As for the reviews of film critics, laudatory reviews prevail. Although there are also negative ones. And, characteristically, negative reviews came mainly from European critics (George Sadul, Umberto Eco), and laudatory ones - from American ones. Bosley Crowther, who is usually very picky, devoted an exclusively laudatory review to the film, not allowing a single taunt in the address of the picture. The main conclusion contained in his review is that:
"they (creators of the movie - FG) have so combined sentiment, humor and pathos with taut melodrama and bristling intrigue that the result is a highly entertaining and even inspiring film."
Roger Ebert, who gave the film 4 stars out of possible 4 stars and included it in his list of "Great Movies", wrote in his 1996 review:
"Stylistically, the film is not so much brilliant as absolutely sound, rock-solid in its use of Hollywood studio craftsmanship. ... Seeing the film over and over again, year after year, I find it never grows over-familiar."
Russian film critics, for the most part, also devoted laudatory reviews to the film "Casablanca". For example, the famous Russian film critic Yevgeny Nefedov, who rated the film 9 points out of 10 possible, noted in his review:
"The uniqueness, if not the genius, of Michael Curtiz's picture is in an absolutely organic combination of the seemingly incongruous: infectious anti–fascist pathos, likened to a detective intrigue, with powerful melodramatic collisions typical of Hollywood."
By the way, despite the "infectious anti-fascist pathos" the film was not shown in the Soviet Union.
Despite the fact that several decades have passed since the release of the film on the screens, modern moviegoers rate it at least no lower than the audience of the 40s. 79% of IMDB and Kinopoisk users rated the film from 8 to 10. And 29% of users rated the film to the maximum - "ten". Taking into account this indicator and the above, the rating of Michael Curtiz's film "Casablanca" according to FilmGourmand version is 8,638, which allowed it to take 268th Rank in the Golden Thousand.
As a confirmation of the fact that the film "Casablanca" is very popular with modern moviegoers can serve the following fact. In the mid-2000s, the show diva Madonna, apparently feeling a decline in popularity with the public, had an intention to make a remake of this film with her in the role of Ilsa Lund and Ashton Kutcher in the role of Rick Blaine.

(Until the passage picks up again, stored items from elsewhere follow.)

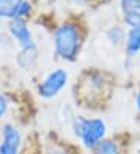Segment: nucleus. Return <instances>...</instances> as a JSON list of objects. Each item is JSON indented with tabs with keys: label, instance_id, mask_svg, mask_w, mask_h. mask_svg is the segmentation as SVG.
Masks as SVG:
<instances>
[{
	"label": "nucleus",
	"instance_id": "nucleus-1",
	"mask_svg": "<svg viewBox=\"0 0 140 154\" xmlns=\"http://www.w3.org/2000/svg\"><path fill=\"white\" fill-rule=\"evenodd\" d=\"M117 89V75L100 67H87L79 72L72 87L76 106L86 111L101 112L109 106Z\"/></svg>",
	"mask_w": 140,
	"mask_h": 154
},
{
	"label": "nucleus",
	"instance_id": "nucleus-2",
	"mask_svg": "<svg viewBox=\"0 0 140 154\" xmlns=\"http://www.w3.org/2000/svg\"><path fill=\"white\" fill-rule=\"evenodd\" d=\"M87 30L79 19H67L53 31V51L64 62H75L84 47Z\"/></svg>",
	"mask_w": 140,
	"mask_h": 154
},
{
	"label": "nucleus",
	"instance_id": "nucleus-3",
	"mask_svg": "<svg viewBox=\"0 0 140 154\" xmlns=\"http://www.w3.org/2000/svg\"><path fill=\"white\" fill-rule=\"evenodd\" d=\"M72 132L75 139H78L84 148L89 151L107 137V125L101 117H87V115H73L72 119Z\"/></svg>",
	"mask_w": 140,
	"mask_h": 154
},
{
	"label": "nucleus",
	"instance_id": "nucleus-4",
	"mask_svg": "<svg viewBox=\"0 0 140 154\" xmlns=\"http://www.w3.org/2000/svg\"><path fill=\"white\" fill-rule=\"evenodd\" d=\"M69 84V72L62 67H56L50 70L39 83H37L36 92L37 97L42 100H53L67 87Z\"/></svg>",
	"mask_w": 140,
	"mask_h": 154
},
{
	"label": "nucleus",
	"instance_id": "nucleus-5",
	"mask_svg": "<svg viewBox=\"0 0 140 154\" xmlns=\"http://www.w3.org/2000/svg\"><path fill=\"white\" fill-rule=\"evenodd\" d=\"M22 145V132L16 123L5 122L0 125V154H20Z\"/></svg>",
	"mask_w": 140,
	"mask_h": 154
},
{
	"label": "nucleus",
	"instance_id": "nucleus-6",
	"mask_svg": "<svg viewBox=\"0 0 140 154\" xmlns=\"http://www.w3.org/2000/svg\"><path fill=\"white\" fill-rule=\"evenodd\" d=\"M131 146V135L128 132H118L107 135L97 146L90 149V154H128Z\"/></svg>",
	"mask_w": 140,
	"mask_h": 154
},
{
	"label": "nucleus",
	"instance_id": "nucleus-7",
	"mask_svg": "<svg viewBox=\"0 0 140 154\" xmlns=\"http://www.w3.org/2000/svg\"><path fill=\"white\" fill-rule=\"evenodd\" d=\"M8 31L11 34V38L17 42V45L20 47V51H37L36 42L33 39V33L30 30V26H28L26 20L23 19L9 20Z\"/></svg>",
	"mask_w": 140,
	"mask_h": 154
},
{
	"label": "nucleus",
	"instance_id": "nucleus-8",
	"mask_svg": "<svg viewBox=\"0 0 140 154\" xmlns=\"http://www.w3.org/2000/svg\"><path fill=\"white\" fill-rule=\"evenodd\" d=\"M125 53L129 58H135L140 53V26L138 28H129L126 31V41H125Z\"/></svg>",
	"mask_w": 140,
	"mask_h": 154
},
{
	"label": "nucleus",
	"instance_id": "nucleus-9",
	"mask_svg": "<svg viewBox=\"0 0 140 154\" xmlns=\"http://www.w3.org/2000/svg\"><path fill=\"white\" fill-rule=\"evenodd\" d=\"M45 154H79V149H76L73 145L64 142V140H58V139H51L47 143L45 148Z\"/></svg>",
	"mask_w": 140,
	"mask_h": 154
},
{
	"label": "nucleus",
	"instance_id": "nucleus-10",
	"mask_svg": "<svg viewBox=\"0 0 140 154\" xmlns=\"http://www.w3.org/2000/svg\"><path fill=\"white\" fill-rule=\"evenodd\" d=\"M23 0H0V19L14 20Z\"/></svg>",
	"mask_w": 140,
	"mask_h": 154
},
{
	"label": "nucleus",
	"instance_id": "nucleus-11",
	"mask_svg": "<svg viewBox=\"0 0 140 154\" xmlns=\"http://www.w3.org/2000/svg\"><path fill=\"white\" fill-rule=\"evenodd\" d=\"M106 36H107V41L112 45H115V47H123L125 41H126V30L120 25H114L107 30Z\"/></svg>",
	"mask_w": 140,
	"mask_h": 154
},
{
	"label": "nucleus",
	"instance_id": "nucleus-12",
	"mask_svg": "<svg viewBox=\"0 0 140 154\" xmlns=\"http://www.w3.org/2000/svg\"><path fill=\"white\" fill-rule=\"evenodd\" d=\"M123 23L128 28H138L140 26V13H123Z\"/></svg>",
	"mask_w": 140,
	"mask_h": 154
},
{
	"label": "nucleus",
	"instance_id": "nucleus-13",
	"mask_svg": "<svg viewBox=\"0 0 140 154\" xmlns=\"http://www.w3.org/2000/svg\"><path fill=\"white\" fill-rule=\"evenodd\" d=\"M121 13H140V0H120Z\"/></svg>",
	"mask_w": 140,
	"mask_h": 154
},
{
	"label": "nucleus",
	"instance_id": "nucleus-14",
	"mask_svg": "<svg viewBox=\"0 0 140 154\" xmlns=\"http://www.w3.org/2000/svg\"><path fill=\"white\" fill-rule=\"evenodd\" d=\"M9 100H8V97H6V94H3V92H0V125L3 123V120L6 119V115H8V112H9Z\"/></svg>",
	"mask_w": 140,
	"mask_h": 154
},
{
	"label": "nucleus",
	"instance_id": "nucleus-15",
	"mask_svg": "<svg viewBox=\"0 0 140 154\" xmlns=\"http://www.w3.org/2000/svg\"><path fill=\"white\" fill-rule=\"evenodd\" d=\"M135 109H137V114L140 115V87L135 94Z\"/></svg>",
	"mask_w": 140,
	"mask_h": 154
}]
</instances>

She presented this project of hers to literally all film companies, but none of them met with understanding. Thank God that there was one head of the company who explained to her that "the film is considered untouchable." However, despite the "untouchability" of the film, in the 80s, the famous media magnate Ted Turner initiated and financed the colorization of the film. Among fans of this film, this action caused, to put it mildly, an ambiguous reaction, and Humphrey Bogart's son said that coloring classic films is like attaching hands to the Venus of Milo.

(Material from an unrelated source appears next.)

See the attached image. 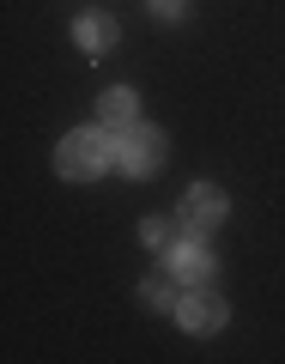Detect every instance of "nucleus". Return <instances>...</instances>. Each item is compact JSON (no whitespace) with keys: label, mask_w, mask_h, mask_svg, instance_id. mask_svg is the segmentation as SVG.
Masks as SVG:
<instances>
[{"label":"nucleus","mask_w":285,"mask_h":364,"mask_svg":"<svg viewBox=\"0 0 285 364\" xmlns=\"http://www.w3.org/2000/svg\"><path fill=\"white\" fill-rule=\"evenodd\" d=\"M116 37H122L116 18H104V13H79L73 18V43L85 55H109V49H116Z\"/></svg>","instance_id":"6"},{"label":"nucleus","mask_w":285,"mask_h":364,"mask_svg":"<svg viewBox=\"0 0 285 364\" xmlns=\"http://www.w3.org/2000/svg\"><path fill=\"white\" fill-rule=\"evenodd\" d=\"M104 164H116V140H109L104 128H79L61 140V152H55V170H61L67 182H91Z\"/></svg>","instance_id":"1"},{"label":"nucleus","mask_w":285,"mask_h":364,"mask_svg":"<svg viewBox=\"0 0 285 364\" xmlns=\"http://www.w3.org/2000/svg\"><path fill=\"white\" fill-rule=\"evenodd\" d=\"M140 298L152 304V310H176V304H182V298H176V273H170V267H164V273H152V279L140 286Z\"/></svg>","instance_id":"8"},{"label":"nucleus","mask_w":285,"mask_h":364,"mask_svg":"<svg viewBox=\"0 0 285 364\" xmlns=\"http://www.w3.org/2000/svg\"><path fill=\"white\" fill-rule=\"evenodd\" d=\"M152 13L158 18H182V13H188V0H152Z\"/></svg>","instance_id":"10"},{"label":"nucleus","mask_w":285,"mask_h":364,"mask_svg":"<svg viewBox=\"0 0 285 364\" xmlns=\"http://www.w3.org/2000/svg\"><path fill=\"white\" fill-rule=\"evenodd\" d=\"M176 322L188 328V334H219L225 322H231V304L219 298V291H182V304H176Z\"/></svg>","instance_id":"4"},{"label":"nucleus","mask_w":285,"mask_h":364,"mask_svg":"<svg viewBox=\"0 0 285 364\" xmlns=\"http://www.w3.org/2000/svg\"><path fill=\"white\" fill-rule=\"evenodd\" d=\"M104 128H134V122H140V97H134L128 85H116V91H104Z\"/></svg>","instance_id":"7"},{"label":"nucleus","mask_w":285,"mask_h":364,"mask_svg":"<svg viewBox=\"0 0 285 364\" xmlns=\"http://www.w3.org/2000/svg\"><path fill=\"white\" fill-rule=\"evenodd\" d=\"M158 164H164V134L158 128H146V122L116 128V170H128V176H158Z\"/></svg>","instance_id":"2"},{"label":"nucleus","mask_w":285,"mask_h":364,"mask_svg":"<svg viewBox=\"0 0 285 364\" xmlns=\"http://www.w3.org/2000/svg\"><path fill=\"white\" fill-rule=\"evenodd\" d=\"M164 267L176 273L182 286H207L219 261H213V249L200 243V237H170V249H164Z\"/></svg>","instance_id":"3"},{"label":"nucleus","mask_w":285,"mask_h":364,"mask_svg":"<svg viewBox=\"0 0 285 364\" xmlns=\"http://www.w3.org/2000/svg\"><path fill=\"white\" fill-rule=\"evenodd\" d=\"M182 225H188L195 237H207V231L225 225V195L213 188V182H195V188L182 195Z\"/></svg>","instance_id":"5"},{"label":"nucleus","mask_w":285,"mask_h":364,"mask_svg":"<svg viewBox=\"0 0 285 364\" xmlns=\"http://www.w3.org/2000/svg\"><path fill=\"white\" fill-rule=\"evenodd\" d=\"M140 243H146V249H170V225H164V219H146V225H140Z\"/></svg>","instance_id":"9"}]
</instances>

And in conclusion: in the 80s, as an experiment, the script of the film under the original title "Everybody Comes to Rick's" was sent to major film companies and production centers. Some have recognised the script, but not all. And those who did not recognize the script replied that it was not suitable for creating a decent film. As the main flaws were mentioned "obsolescence", "abundance of dialogues" and "too little sex". That's why they don't make such films anymore.